Just because a shoe has more cushioning doesn’t mean it is necessarily better for you. Again, working with your foot type and your style of running will play a major role in how much cushioning you want in your shoe. Typically, more cushioning means a heavier, less flexible shoe, which might work if you have a larger frame or run for long distances every day. Lighter, flexible shoes might be preferred by competitive racers or those who train using tempo runs.
The type of arch support you need will depends on how high and flexible your arches are. “Neutral” shoes are designed for those with higher, less flexible arches that angle towards the outside, whereas “stability” shoes are created for lower, more flexible arches where the foot flexes towards the inside, also known as pronation. Neutral shoes will cushion the high arch, while stability or motion control shoes give maximum support and stabilize inward flex.

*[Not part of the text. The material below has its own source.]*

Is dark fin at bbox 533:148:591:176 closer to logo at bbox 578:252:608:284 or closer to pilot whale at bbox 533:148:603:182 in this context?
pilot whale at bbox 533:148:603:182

Heel drop is simply the difference in height between the heel and toe of the shoe. A high heel drop, typically about 12mm or more, was how most running shoes were designed not so long ago. Around 2009, shoe manufacturers starting producing “zero drop” shoes which literally had no difference in height between the heel and toe. This was meant to cater towards runners who landed on the mid or forefoot during their stride. However, to some, zero drop shoes feel too flat. Runners who strike with their heel will benefit more from shoes with a higher heel drop.